What needs to be done
Reproduce the entries from the line with "What measure of" to the line with "50 centimetres", swapping "grab handle" for "towel rail" and leaving everything else unchanged.

>> START Material to process

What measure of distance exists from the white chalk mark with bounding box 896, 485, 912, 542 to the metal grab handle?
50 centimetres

>> END Material to process
>> START Material to process

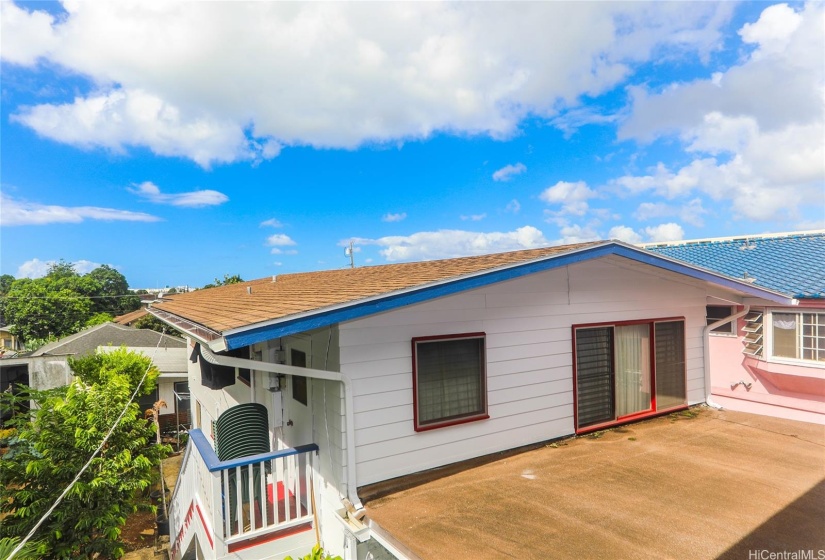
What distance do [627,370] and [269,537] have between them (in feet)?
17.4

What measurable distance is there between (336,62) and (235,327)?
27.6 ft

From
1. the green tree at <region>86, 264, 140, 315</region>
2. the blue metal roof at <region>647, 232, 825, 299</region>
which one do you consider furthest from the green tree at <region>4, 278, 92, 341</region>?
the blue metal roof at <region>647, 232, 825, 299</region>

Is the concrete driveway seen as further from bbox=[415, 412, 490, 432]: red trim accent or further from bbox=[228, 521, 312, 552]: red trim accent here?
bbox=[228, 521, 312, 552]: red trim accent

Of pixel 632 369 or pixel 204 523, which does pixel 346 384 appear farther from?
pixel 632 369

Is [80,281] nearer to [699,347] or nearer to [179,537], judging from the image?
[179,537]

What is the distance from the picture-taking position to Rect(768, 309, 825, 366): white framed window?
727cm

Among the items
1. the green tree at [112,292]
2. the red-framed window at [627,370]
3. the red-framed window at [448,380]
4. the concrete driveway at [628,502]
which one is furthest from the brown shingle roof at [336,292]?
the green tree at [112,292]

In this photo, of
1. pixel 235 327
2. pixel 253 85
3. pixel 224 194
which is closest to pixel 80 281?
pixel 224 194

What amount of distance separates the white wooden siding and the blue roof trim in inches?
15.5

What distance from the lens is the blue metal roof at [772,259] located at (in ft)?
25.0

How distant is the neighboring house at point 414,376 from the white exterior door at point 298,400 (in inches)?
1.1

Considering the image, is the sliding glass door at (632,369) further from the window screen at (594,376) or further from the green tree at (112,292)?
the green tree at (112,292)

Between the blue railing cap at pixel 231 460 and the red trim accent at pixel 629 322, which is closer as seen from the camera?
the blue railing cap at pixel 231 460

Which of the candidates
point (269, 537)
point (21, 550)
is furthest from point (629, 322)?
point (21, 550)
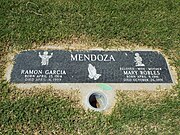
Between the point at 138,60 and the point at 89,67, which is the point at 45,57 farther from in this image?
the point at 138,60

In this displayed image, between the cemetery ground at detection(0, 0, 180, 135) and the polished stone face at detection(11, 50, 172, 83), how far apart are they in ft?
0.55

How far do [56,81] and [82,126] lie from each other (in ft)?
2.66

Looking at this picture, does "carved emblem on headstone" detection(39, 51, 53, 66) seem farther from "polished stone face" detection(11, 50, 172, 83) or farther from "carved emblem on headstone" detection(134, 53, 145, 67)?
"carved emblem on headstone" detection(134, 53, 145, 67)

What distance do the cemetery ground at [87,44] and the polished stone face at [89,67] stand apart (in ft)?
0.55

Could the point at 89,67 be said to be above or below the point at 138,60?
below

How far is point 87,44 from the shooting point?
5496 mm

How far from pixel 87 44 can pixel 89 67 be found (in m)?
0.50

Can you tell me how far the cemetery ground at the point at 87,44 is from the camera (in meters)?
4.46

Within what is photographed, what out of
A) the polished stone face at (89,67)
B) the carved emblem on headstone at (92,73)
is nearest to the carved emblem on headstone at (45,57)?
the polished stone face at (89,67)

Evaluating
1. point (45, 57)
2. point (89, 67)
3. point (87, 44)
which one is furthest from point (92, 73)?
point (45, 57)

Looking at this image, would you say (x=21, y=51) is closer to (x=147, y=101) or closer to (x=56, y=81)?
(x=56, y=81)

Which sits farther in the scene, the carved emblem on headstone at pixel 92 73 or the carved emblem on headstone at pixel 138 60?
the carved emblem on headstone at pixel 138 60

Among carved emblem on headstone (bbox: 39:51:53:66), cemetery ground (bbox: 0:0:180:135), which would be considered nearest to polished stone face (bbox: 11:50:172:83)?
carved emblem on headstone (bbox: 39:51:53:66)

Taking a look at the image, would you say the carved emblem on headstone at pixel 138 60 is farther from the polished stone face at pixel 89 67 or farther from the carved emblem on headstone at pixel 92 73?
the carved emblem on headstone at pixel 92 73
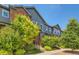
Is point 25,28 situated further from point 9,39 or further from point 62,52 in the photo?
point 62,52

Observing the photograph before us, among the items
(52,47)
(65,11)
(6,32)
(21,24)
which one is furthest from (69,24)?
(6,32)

>> END Material to process
>> START Material to process

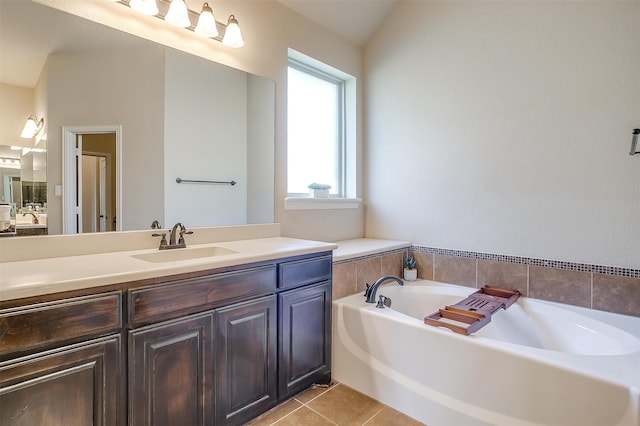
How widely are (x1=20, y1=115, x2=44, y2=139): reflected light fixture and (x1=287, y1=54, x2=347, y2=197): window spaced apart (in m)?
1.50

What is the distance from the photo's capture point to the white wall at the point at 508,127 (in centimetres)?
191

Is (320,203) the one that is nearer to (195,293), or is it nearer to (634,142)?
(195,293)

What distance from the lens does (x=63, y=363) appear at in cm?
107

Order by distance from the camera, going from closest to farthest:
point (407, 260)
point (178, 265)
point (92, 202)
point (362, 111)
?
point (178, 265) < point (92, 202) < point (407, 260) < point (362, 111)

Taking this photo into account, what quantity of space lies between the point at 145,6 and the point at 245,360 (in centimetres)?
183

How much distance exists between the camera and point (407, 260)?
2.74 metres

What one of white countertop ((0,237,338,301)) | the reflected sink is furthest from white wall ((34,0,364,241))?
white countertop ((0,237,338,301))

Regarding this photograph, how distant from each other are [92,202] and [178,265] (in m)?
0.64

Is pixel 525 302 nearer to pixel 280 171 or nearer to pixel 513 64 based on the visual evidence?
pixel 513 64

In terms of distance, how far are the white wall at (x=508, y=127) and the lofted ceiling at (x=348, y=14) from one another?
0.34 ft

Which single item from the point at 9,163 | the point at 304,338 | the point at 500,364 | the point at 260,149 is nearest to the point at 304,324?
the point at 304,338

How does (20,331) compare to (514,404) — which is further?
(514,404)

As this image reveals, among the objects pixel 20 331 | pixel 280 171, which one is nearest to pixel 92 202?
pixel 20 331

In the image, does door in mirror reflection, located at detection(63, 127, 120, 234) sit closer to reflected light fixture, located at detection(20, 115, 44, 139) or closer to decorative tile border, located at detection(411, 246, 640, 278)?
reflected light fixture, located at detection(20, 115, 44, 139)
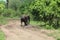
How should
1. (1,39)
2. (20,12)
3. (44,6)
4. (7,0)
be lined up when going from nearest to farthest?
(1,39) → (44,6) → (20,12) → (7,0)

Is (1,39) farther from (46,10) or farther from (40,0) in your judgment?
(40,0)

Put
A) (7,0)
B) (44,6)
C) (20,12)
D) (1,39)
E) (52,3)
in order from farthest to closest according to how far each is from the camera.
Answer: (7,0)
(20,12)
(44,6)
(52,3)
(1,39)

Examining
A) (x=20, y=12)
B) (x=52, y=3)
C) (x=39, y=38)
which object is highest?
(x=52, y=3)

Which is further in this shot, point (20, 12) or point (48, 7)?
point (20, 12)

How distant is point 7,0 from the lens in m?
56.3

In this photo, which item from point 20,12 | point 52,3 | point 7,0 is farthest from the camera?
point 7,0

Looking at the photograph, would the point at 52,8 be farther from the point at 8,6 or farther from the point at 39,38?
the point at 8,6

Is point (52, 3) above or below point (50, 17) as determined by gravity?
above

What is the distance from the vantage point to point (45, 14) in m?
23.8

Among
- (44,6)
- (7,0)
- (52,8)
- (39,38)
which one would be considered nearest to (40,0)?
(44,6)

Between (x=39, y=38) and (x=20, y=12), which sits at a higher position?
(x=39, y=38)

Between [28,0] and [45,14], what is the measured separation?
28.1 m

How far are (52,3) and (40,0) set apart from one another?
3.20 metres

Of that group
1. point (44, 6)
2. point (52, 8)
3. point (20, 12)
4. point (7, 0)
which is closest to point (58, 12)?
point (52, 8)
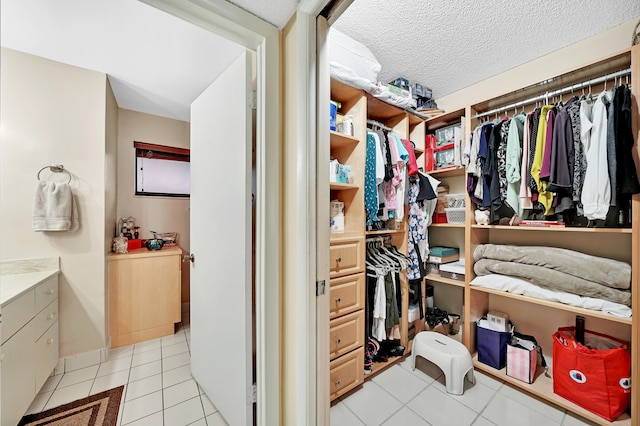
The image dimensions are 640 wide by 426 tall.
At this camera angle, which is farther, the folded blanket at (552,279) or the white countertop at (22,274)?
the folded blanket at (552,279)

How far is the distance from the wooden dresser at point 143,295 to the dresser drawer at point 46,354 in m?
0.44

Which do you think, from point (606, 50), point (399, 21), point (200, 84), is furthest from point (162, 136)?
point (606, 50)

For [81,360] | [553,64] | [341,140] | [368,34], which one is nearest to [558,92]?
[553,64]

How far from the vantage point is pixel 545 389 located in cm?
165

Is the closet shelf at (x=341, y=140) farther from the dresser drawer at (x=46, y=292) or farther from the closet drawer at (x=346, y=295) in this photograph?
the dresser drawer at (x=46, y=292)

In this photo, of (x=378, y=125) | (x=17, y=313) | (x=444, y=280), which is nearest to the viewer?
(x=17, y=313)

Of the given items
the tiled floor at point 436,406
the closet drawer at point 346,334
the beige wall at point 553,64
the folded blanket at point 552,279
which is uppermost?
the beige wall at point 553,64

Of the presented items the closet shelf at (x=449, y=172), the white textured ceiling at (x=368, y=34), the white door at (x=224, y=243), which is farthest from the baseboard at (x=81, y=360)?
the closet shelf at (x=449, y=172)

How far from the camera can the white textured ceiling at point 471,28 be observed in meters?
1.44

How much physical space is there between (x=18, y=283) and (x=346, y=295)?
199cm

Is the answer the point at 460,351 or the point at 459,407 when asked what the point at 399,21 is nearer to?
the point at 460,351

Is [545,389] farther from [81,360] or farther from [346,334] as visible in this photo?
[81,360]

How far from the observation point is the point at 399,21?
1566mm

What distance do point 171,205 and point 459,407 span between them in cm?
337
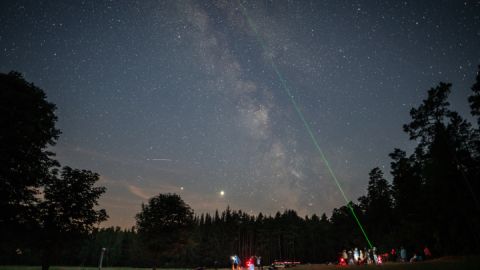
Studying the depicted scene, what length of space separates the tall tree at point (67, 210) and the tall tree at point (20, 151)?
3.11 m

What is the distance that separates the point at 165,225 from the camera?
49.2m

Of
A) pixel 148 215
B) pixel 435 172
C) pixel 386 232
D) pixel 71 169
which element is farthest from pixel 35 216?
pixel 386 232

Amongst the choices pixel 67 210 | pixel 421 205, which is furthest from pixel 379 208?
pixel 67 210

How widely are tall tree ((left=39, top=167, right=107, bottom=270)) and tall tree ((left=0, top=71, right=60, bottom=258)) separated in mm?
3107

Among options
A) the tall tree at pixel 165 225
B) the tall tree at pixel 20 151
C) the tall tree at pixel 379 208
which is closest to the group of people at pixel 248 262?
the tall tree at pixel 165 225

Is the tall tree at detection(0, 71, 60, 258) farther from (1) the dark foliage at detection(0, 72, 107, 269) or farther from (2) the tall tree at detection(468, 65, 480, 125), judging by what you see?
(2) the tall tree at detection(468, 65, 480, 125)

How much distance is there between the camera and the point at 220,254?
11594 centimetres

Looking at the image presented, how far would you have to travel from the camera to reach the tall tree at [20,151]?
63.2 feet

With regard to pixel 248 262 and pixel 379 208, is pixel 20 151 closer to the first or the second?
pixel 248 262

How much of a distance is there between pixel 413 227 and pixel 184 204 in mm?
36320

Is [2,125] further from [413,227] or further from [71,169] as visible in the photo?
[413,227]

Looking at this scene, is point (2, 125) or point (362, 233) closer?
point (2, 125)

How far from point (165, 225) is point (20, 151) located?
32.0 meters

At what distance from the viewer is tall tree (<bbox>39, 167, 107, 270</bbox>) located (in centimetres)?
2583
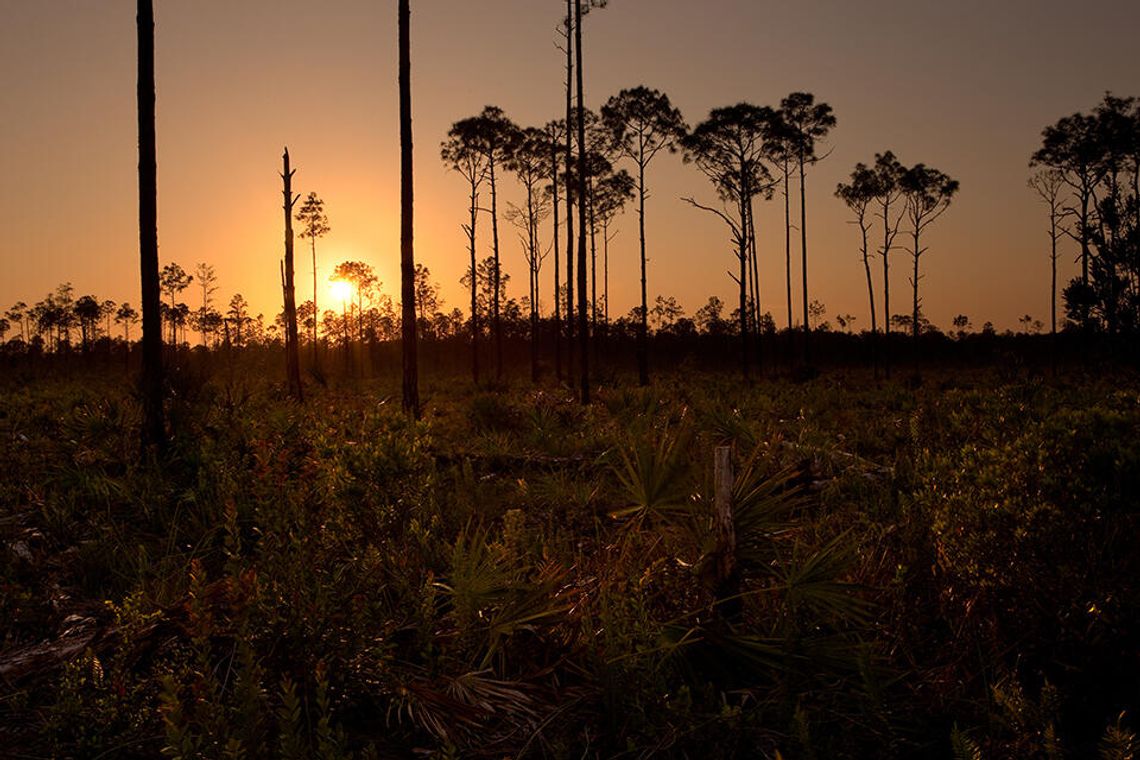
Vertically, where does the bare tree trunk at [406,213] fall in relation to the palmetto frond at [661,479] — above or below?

>> END Material to process

Solution for this task
What measure of distance exists from the white chalk mark with bounding box 896, 485, 912, 542 to the metal towel rail?
50 centimetres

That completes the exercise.